Segundo os documentos apresentados na Corte, a criança ainda não retornou aos Estados Unidos. Caso sejam considerados culpados, cada um dos réus poderá ser condenado a 5 anos de detenção numa penitenciária federal por conspirarem o sequestro e até 3 anos, caso sejam considerados culpados do sequestro. O FBI conduziu a investigação e a Promotora Pública Federal Sherri L. Zack é a responsável pelo caso.

A disputa pela custódia de filhos tendo como base o sequestro internacional de crianças tem afetado as relações entre o Brasil e os EUA há vários anos. Um caso similar fez com que o Congresso aprovasse em 2014 uma lei que visa fortalecer a habilidade governamental de reunir pais americanos com os filhos que foram levados ao exterior.

“Eu sinto muito que isso tenha chegado a esse ponto”, disse o médico Chris Brann, o pai da criança e ex-genro do casal de brasileiros preso em Miami (FL). “Tudo que eu simplesmente quis, e ainda quero, é que o meu filho Nico tenha acesso aos dois pais amorosos”.

Ele acrescentou que, caso o filho seja retornado imediatamente a Houston, “eu estou disposto a pedir à Procuradoria Pública a ser leniente na forma de lidar com os casos de Carlos e Jemima”.

Conforme a acusação criminal apresentada na quarta-feira (7), os Guimarães ajudaram a filha, Marcelle Guimarães, a fixar-se permanentemente no Brasil em julho de 2013, violando um acordo legal que ela e Brann tinham assinado no Texas em maio do mesmo ano. A ação detalha que ela utilizou o pretexto de um casamento na família para conseguir a permissão do então marido para que a criança, Nicolas, viajasse ao Brasil. Logo que chegou ao país em julho de 2013, Marcelle teria apresentado o pedido de custódia unilateral da criança num tribunal brasileiro e, durante semanas, omitiu do esposo a intenção de ficar permanentemente no país com o filho.
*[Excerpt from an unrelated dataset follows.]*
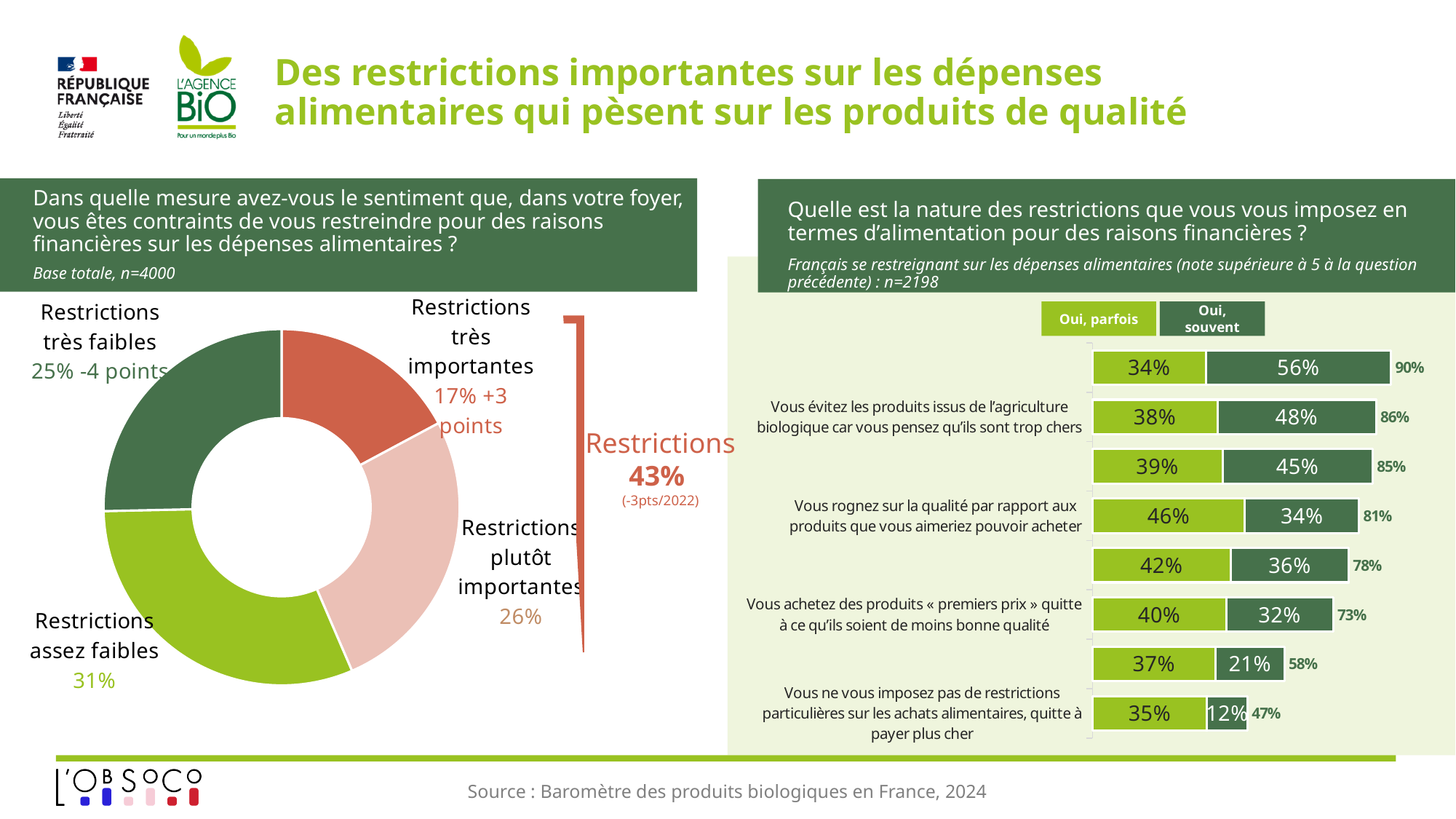
In the donut chart on the left, what is the difference in percentage points between "Restrictions assez faibles" and "Restrictions très importantes"? 14 points In the stacked bar chart on the right, what is the "Oui, souvent" value in the bottommost bar? 12% In the donut chart on the left, what share is shown for "Restrictions assez faibles"? 31% In the donut chart on the left, which category has the smallest share? Restrictions très importantes In the donut chart on the left, how many categories are shown? 4 In the donut chart on the left, which category has the largest share? Restrictions assez faibles In the stacked bar chart on the right, how many series does the legend list? 2 In the donut chart on the left, what share is shown for "Restrictions très importantes"? 17% What kind of chart is shown on the left of the slide? Donut (pie) chart In the stacked bar chart on the right, how many bars are shown? 8 In the stacked bar chart on the right, what is the total shown for the topmost bar? 90% In the stacked bar chart on the right, what are the two legend entries? Oui, parfois; Oui, souvent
O agente especial do FBI, Christopher Petrowski, escreveu na acusação que os avós do menor eram cúmplices na mentira e citou como evidência o fato de que a criança havia sido matriculada meses antes numa escola em Salvador (BA); a qual é administrada por Jemima Guimarães. Petrowski também frisou que Carlos Otávio Guimarães enganou Brann sobre as intenções da filha ao enviar ao genro por e-mail o itinerário de voo indicando que Marcelle e o filho viajariam de volta aos EUA no início de agosto de 2013.

Carlos Otávio, Jemima e Marcelle possuem cidadanias brasileira e americana, segundo o advogado de defesa de Brann, Jared Genser. Carlos é executivo sênior da ED & F MAN, uma companhia multinacional de produtos agrícolas. Marcelle também é acusada na ação judicial, a qual foi apresentada na Corte Federal no Texas. Ela e Nicolas, que atualmente tem 8 anos de idade, permanecem no Brasil.

Brann tem lutado pela custódia do filho na vara de família do Brasil e tentou que a administração Obama fosse mais agressiva no esforço dele de recuperar a criança. “Eu nãio pararei de lutar até que o Nico volte para casa”, escreveu ele em 2015 ao jornal Washington Post.